What is the relationship between the Covid-19 vaccine and the shingles rash?


Eduardo Lopez Bran



Fortunately, we know very well the many benefits that vaccination offers against the Covid-19. Especially to reduce the severity of the disease caused by SARS-CoV-2 in people who, despite having been vaccinated, become reinfected with said disease. It is a great prevention tool for people with certain chronic health conditions.

However, the communication of some Adverse effects causes some concern in the population. That is what has happened with the recent cases of Herpes zoster who have attended dermatology consultations in recent months.

How to identify the relationship between herpes and vaccination

The marketing of drugs is always accompanied by the implementation of international pharmacovigilance programs that allow the detection of possible adverse effects thereof.

And vaccines are no strangers to these programs.

This has made it possible to collect effects after the administration of the vaccines, among which are the skin reactions that we will talk about in this article.

We can differentiate between local and immediate, such as those that occur at the injection site in the form of erythema, burning, etc. But there are also other generalized and delayed ones, among which some more frequent ones stand out, such as morbilliform rashes, rash in the form of spots and erythematous papules that converge and disappear in the same order in which they appeared. Cases of chilblain-like lesions on the fingers have also been described.

The case of shingles

Cases of herpes virus reactivation after Covid-19 infection have also been described. And the anti-vaccine movements have not missed the opportunity to generate fear in the population.

The most accepted theory is that they are due to lymphopenia (condition in which there is a lower than normal number of lymphocytes, a type of white blood cell, in the blood) caused by SARS-CoV2. This has been thought of because the latency of herpesviruses depends on T cell-dependent immunity.

However, this mechanism would not explain the reactivations after vaccination because in these cases there is no lymphopenia. Therefore, another probable hypothesis is that they may be due to immunomodulation processes, that is, changes in the functioning of the immune system due to alteration of the function of T lymphocytes.

In Spain, cases of herpes virus infection have been described in vaccinated patients with an incidence of 0.836 cases per 1,000 vaccinated people. 55% of the cases have occurred in women and the average age of the patients has been 66 years.

In the Dermatology Service of the Clinical Hospital of Madrid, some cases have been seen in which the lesions appear one or two days after the first or second dose. In some patients, the presence of chickenpox virus zoster and in others herpes simplex virus.

A common adverse effect of multiple vaccines

Shingles is caused by reactivation of latent varicella zoster virus infection. After the first contagion, it produces the clinical picture known as chickenpox. This contagion usually happens in childhood and normally such an infection resolves itself.

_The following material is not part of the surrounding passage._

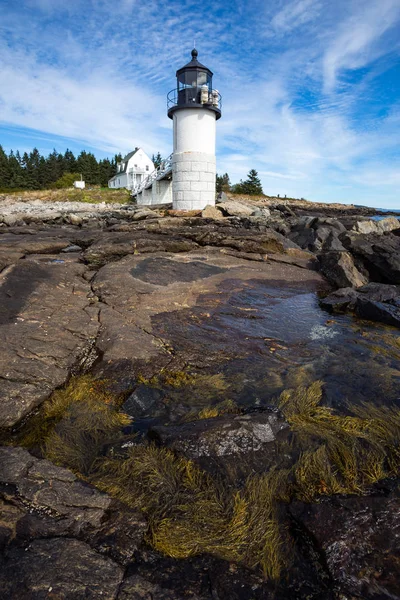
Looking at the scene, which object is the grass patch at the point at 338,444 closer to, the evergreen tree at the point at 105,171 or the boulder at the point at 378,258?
the boulder at the point at 378,258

But once the condition is overcome, this type of infection becomes very common in adulthood and more than one in three people in the world population suffers from a symptomatic infection. Let us remember that the reactivation of herpetic infection frequently occurs spontaneously or after situations of stress, fever, exposure to ultraviolet radiation, immunosuppression…

Herpes is clinically characterized by vesicles or tiny reddened bags, associated with intense pain, hypersensitivity and irritation. In addition, they are usually preceded by previous manifestations of discomfort.

It can appear in any location but it is more common on the trunk and face. The lesions disappear in a few days and only require symptomatic treatment, usually with antivirals such as acyclovir, fanciclovir, valacyclovir or brivudine. 20% of the population suffers from herpes zoster in their life and it is more frequent in over 50 years.

Among the possible complications, the incidence of which increases with age, the most frequent is postherpetic neuralgia (a disorder that affects nerve fibers and the skin), which occurs in between 10 and 20% of cases, especially if early treatment is not instituted.

Mass vaccination campaigns have in some cases led to skin reactions that can cause concern in patients, such as the one we have discussed here. But so far we can say that they are usually mild and are not a contraindication to inoculate the vaccine or to receive second or third doses of it.

Furthermore, it should be noted that these reactions, both local and generalized, are not exclusive to vaccines against Covid-19 and they are also presented with others developed for different diseases. Most are of short duration and intensity, although there may be small variations on an individual basis.

Eduardo Lopez Bran. Professor of dermatology. School of Medicine. Complutense University of Madrid.